I actually can see what you are saying about domain services, should they actually do more work, thinking of it maybe they should, I treat my services as more of a delegation master might you say at the moment, whether they be domain services or application services. They both really just push work elsewhere and never do more than 4 or 5 tasks, i.e. use assembler to map DTO to entity, validate entity, and then call repository to update.
But thinking of it say we have an shopping cart, the Cart domain object will have a CalculateTotal method, I would inject a ITaxCalculationService into my Cart domain object, then the CalculateTotal would so something like:
CalculateTotal() {
total = this.Items.Sum(item => item.Price);
tax = this.taxCalculationService.CalculateTax(total, this.User.Country);
return total + tax;
}
So for example, the tax service might take the total and the country (silly example most likely but it gets the point across I think), then TaxService would then do something like this obviously might be dynamic and use db for tax rates etc.

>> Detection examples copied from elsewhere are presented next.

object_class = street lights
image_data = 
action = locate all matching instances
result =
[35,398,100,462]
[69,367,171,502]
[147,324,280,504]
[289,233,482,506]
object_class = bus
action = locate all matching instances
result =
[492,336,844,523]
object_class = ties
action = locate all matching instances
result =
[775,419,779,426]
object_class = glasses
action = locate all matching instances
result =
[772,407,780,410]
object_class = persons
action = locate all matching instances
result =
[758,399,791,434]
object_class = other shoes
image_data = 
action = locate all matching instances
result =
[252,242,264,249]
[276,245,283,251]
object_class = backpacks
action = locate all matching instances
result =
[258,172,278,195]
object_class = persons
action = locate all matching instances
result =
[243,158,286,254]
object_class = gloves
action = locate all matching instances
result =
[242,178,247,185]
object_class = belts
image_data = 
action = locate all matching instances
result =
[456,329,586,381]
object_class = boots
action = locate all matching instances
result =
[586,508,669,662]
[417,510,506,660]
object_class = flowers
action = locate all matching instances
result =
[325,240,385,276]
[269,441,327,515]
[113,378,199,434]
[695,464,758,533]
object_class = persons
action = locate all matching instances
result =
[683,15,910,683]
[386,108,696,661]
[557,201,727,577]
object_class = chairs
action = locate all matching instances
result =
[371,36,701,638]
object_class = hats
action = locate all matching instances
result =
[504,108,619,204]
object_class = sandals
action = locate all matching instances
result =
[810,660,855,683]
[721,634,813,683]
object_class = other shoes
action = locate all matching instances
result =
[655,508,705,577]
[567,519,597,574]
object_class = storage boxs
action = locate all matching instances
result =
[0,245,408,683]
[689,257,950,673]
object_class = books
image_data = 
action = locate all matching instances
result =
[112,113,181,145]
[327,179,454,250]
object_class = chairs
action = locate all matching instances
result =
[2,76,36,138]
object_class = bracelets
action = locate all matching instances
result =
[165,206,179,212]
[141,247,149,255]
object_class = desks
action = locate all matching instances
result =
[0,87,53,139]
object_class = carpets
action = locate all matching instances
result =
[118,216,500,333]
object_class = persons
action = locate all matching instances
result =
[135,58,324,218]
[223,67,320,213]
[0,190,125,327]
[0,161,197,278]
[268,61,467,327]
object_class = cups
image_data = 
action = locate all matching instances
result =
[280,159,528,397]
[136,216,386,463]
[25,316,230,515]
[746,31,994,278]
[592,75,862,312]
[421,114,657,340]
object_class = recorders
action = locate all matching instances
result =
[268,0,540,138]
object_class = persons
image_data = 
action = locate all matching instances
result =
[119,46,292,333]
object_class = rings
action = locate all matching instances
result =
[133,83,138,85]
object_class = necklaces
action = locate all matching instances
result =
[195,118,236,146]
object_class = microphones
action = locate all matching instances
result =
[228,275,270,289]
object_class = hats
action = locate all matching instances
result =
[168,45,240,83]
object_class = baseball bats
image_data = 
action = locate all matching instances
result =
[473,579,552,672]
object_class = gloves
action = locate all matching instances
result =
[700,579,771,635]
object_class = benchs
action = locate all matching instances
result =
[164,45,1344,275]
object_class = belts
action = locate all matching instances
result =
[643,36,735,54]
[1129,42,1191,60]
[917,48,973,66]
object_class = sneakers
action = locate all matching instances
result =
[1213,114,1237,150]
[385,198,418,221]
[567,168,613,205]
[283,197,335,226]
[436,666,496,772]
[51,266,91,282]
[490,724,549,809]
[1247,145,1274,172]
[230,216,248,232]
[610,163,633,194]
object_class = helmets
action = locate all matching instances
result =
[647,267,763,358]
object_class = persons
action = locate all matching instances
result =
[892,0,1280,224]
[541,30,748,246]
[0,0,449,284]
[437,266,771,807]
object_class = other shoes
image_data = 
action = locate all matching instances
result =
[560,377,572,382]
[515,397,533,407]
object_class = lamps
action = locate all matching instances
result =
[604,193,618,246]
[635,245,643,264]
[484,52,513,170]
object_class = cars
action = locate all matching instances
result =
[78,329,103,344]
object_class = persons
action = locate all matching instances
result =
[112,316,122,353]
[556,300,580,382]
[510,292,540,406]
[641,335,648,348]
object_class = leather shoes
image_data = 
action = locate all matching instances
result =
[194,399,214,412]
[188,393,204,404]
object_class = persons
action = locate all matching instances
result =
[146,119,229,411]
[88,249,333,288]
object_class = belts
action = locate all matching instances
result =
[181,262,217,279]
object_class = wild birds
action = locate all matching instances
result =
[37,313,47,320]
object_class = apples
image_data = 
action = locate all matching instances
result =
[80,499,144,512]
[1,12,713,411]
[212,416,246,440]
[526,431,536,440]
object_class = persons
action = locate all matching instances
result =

CalculateTax(total, country) {
if(country == australia) {
total = total * 1.1
} else {
total = total * 2.0
}
return total
}
So I think this is a good example where the domain service will maybe perform some business rules in it, and it makes sense to do this too and would not use an entity to do the work.
Mind my language used above I am calling it Stefan#, and yes as usual thanks for the good discussion I always get a lot of value from our long chats :).
Cheers
Stefan
Any clue(s) when the next installment of “Autumn of Agile” might come out? Been waiting for almost 5 months now.
Hi,
Which Evans’ book are you guys referring to?
Thanks
@RT:
Domain Driven Design; Tackling Complexity in the Heart of Software, by Eric Evans.
If you’re serious about DDD, then this is *the* seminal work in the field.